In room 11, first-time parents bring in their son. He is 3 months old and he won’t stop crying. He cries during the day, he cries through the night, he won’t stop crying. Why won’t he stop crying? They have been to their pediatrician innumerable times. But right now, it is 2 in the morning, and there is nowhere to bring him but to the emergency department, and we have found nothing wrong. How could there be nothing wrong? The three of us hold a quiet conference as to not wake the semi-sleeping baby. We talk, not about medicine, but about my own experience with my son who was 3-years-old at the time. We talk about how he cried too, and he wouldn’t stop unless we held him all the time. And we were so exhausted. My husband was so sleep deprived he was having visual hallucinations. We took turns on which day we would brush our teeth and shower. The three of us laugh (cackle quietly) at what absurd things sleep deprivation can do to a person. We talk about how I never thought it would end. But it did end. One day, he just started sleeping. We were so exhausted that we didn’t even notice until we had slept for four consecutive hours and woke up in a frantic panic. They listen intently. They sigh a tired kind of relief. There is someone that knows what they are going through. They are not alone. They leave with the same son they love deeply that still won’t stop crying, but feeling some sense of peace–or maybe even hope–they hadn’t had before. I didn’t figure anything out for them, but it was worth the visit.

Here is the truth. I went into medicine because I believed that if I put hard work into learning about illness and treatments, I could help people at their greatest times of need. What I know now is that medicine is about caring for people. But it is also about confrontation and conflict. It is about taking things in stride. It is about leaving your work at work so you can come home and be a mother or daughter or wife so you can preserve balance and your sanity.

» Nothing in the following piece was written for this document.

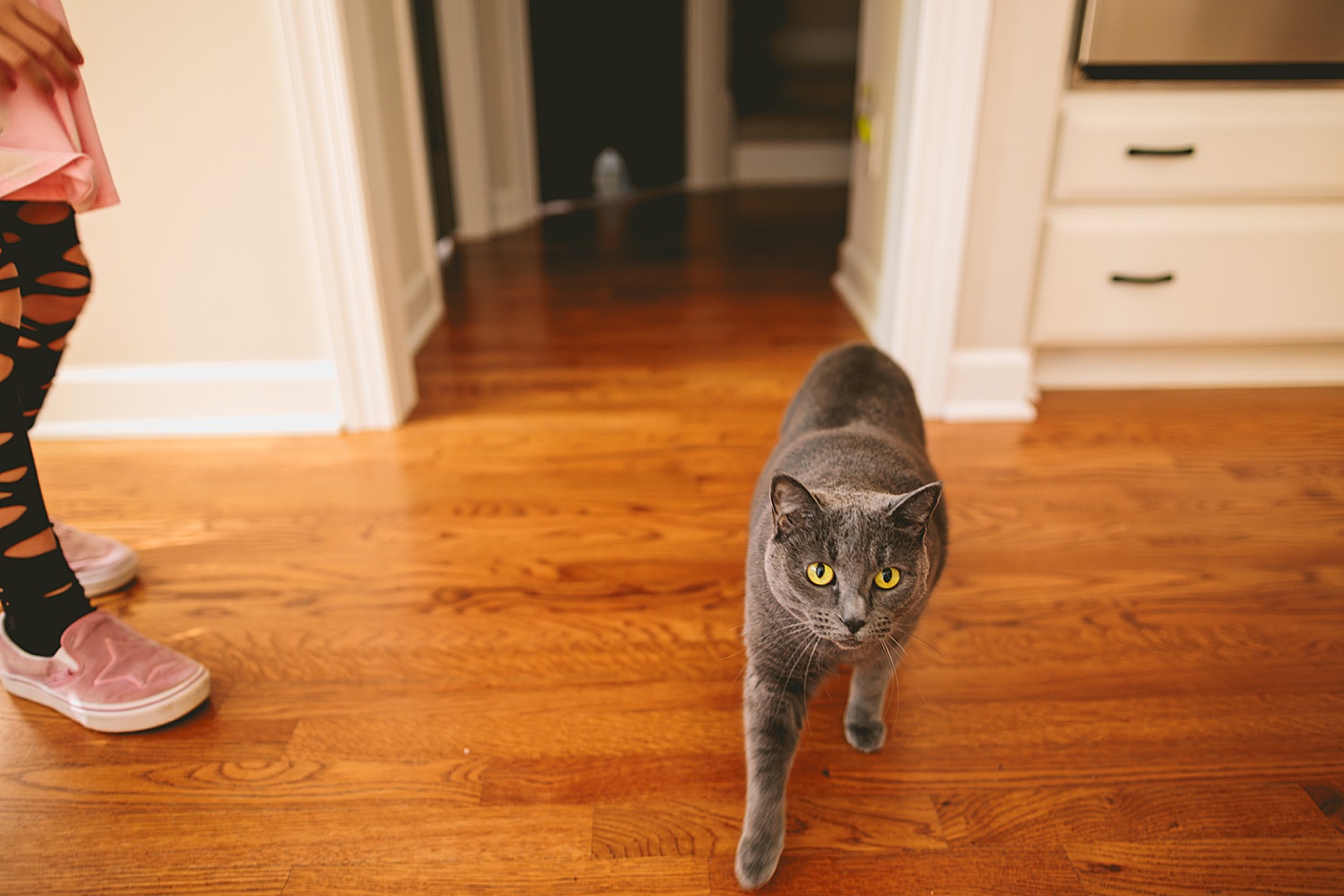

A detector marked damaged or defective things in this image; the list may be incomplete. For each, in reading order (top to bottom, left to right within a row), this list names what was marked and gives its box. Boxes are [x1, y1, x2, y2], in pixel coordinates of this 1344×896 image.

black ripped leggings [0, 200, 94, 655]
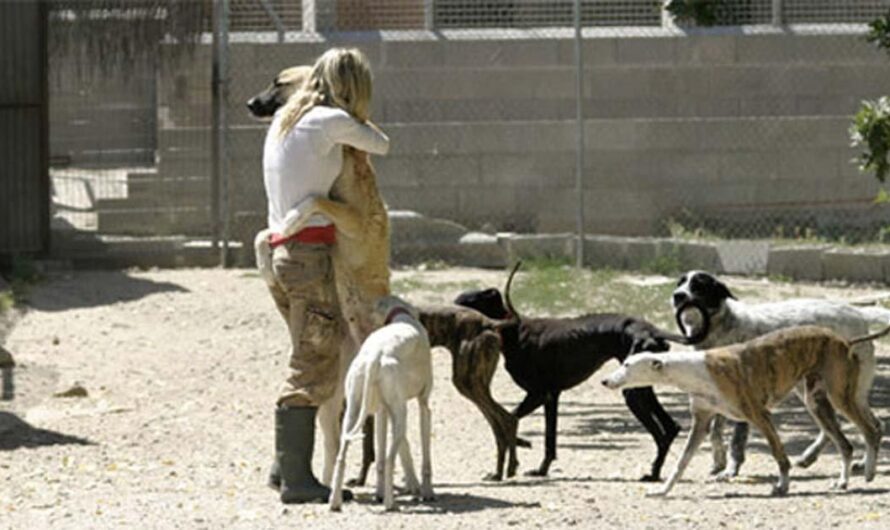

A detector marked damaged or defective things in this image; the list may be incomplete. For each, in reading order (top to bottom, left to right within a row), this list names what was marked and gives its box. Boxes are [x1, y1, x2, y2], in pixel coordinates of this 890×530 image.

Except for those moments that hit me in the gut, the heart, the soul. I hold onto those moments. Correction: they hold onto me. They roll over and over in my mind. They replay in my mind when there are quiet gaps in time. They are the parade growing and marching behind me five months later, 3 years later, 8 years later. They keep me going.

I acknowledge that those creeping feelings of wanting out are there. I sometimes hold my breath anticipating my cracking point. But then something happens. I get a squeeze of the hand. A card with evergreens and glitter snow. A couple that just needs to know they are not alone. And it is a big red reset button. And it is worth it. And I keep going, parade and all.